There has been some talk of adding native pipe notation to R (for example here, here, and here). And even a tidyeval/rlang pipe here.

I think a critical aspect of such an extension would be to treat such a notation as syntactic sugar and not insist such a pipe match magrittr semantics, or worse yet give a platform for authors to insert their own preferred ad-hoc semantics.

A prominent place where pipe-notation is used is in the language F#,, where it is literally defined in F# itself as:

    let (|>) x f = f x

From this simple definition, one versed in the semantics of F# has a chance at inferring the semantics of the pipe.

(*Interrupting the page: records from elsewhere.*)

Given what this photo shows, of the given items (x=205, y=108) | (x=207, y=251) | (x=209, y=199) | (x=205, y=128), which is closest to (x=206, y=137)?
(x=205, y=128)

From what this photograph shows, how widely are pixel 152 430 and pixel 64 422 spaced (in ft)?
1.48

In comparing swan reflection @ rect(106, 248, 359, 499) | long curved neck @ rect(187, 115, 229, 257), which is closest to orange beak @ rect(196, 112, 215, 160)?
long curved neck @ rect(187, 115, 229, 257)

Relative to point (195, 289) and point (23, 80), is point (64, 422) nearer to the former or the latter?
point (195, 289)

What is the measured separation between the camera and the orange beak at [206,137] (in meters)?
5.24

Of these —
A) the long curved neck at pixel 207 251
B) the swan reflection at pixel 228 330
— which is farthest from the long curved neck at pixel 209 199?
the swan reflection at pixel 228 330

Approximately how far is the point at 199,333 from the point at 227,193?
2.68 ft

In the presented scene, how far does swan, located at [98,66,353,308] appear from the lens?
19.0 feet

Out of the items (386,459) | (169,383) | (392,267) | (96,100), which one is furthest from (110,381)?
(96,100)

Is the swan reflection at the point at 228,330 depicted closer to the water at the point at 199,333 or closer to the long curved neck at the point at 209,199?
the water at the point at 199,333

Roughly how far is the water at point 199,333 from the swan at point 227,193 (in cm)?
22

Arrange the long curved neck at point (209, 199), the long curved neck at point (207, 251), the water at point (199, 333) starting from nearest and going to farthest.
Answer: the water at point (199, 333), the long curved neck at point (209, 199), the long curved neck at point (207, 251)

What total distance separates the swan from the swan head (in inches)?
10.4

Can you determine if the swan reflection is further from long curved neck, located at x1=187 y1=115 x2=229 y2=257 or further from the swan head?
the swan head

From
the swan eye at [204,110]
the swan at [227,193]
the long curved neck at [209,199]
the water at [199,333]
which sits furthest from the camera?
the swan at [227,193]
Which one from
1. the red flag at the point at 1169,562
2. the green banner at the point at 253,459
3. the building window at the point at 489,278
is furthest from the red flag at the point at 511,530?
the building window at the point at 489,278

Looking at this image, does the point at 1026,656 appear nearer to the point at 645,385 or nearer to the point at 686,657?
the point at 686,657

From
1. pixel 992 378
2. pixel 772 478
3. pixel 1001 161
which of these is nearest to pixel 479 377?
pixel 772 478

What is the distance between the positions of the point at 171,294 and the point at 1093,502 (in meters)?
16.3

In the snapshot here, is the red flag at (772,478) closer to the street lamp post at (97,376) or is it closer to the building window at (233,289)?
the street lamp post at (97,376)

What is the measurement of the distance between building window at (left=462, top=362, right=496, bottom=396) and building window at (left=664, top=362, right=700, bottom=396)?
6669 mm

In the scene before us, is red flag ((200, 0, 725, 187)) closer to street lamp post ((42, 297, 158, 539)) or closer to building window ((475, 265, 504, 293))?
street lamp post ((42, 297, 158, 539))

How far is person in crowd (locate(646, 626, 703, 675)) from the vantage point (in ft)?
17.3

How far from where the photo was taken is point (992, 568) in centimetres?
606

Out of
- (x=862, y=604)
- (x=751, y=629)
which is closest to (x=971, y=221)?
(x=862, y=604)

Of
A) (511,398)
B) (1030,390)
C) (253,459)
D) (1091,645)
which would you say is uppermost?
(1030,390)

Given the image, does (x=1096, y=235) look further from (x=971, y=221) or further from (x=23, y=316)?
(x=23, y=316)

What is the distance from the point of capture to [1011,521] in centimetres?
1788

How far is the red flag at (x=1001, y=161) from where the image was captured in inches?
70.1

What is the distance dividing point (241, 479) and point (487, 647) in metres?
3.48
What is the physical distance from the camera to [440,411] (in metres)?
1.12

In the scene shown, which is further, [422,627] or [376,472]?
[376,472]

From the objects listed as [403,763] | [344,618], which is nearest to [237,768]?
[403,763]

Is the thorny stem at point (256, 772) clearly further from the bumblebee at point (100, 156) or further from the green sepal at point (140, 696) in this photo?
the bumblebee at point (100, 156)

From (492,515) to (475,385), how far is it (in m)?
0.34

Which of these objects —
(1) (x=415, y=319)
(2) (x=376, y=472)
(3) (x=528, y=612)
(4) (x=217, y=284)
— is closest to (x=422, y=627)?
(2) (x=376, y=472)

In the R language, the magrittr package supplies a pipe written as “%>%”. This pipe’s implementation depends on very complicated unevaluated expression capture and direct manipulation of execution environments. Also the magrittr pipe picks its own semantics as it wants, as it does not inherit semantics from a simple definition. For example all of the following are valid magrittr:

library("magrittr")

4 %>% sin
#> [1] -0.7568025

4 %>% sin()
#> [1] -0.7568025

4 %>% sin(.)
#> [1] -0.7568025

These all seem to be convenient choices, but new users have to memorize them as they can not infer these from things they may already know about the R programming language.

Also the freedom of choice in semantics means many arbitrary choices get made (nothing is prior apodictic) and you get some debatable choices such as: “data.frame(x=1) %>% dplyr::bind_rows(list(.,.))” having 3 rows (in contrast to “data.frame(x=1) %>% { dplyr::bind_rows(list(.,.)) }” having 2 rows).

What I would like if a native pipe were to be added to R is: for the pipe to be defined as formally equivalent to some larger R expression. Then we could teach it as such and we would not get any new corner cases or exceptional behaviors. Even if an implementation fails to reach this standard, this way of defining things lets us now how it should have worked (in a perfect world).

A good R pipe operator might have an aspirational definition along the lines of:

  "a %.>% b" is to be treated
  as if the user had written "{ . <- a; b };"
  with "%.>%" being treated as left-associative.
  (there are "." associated side-effects).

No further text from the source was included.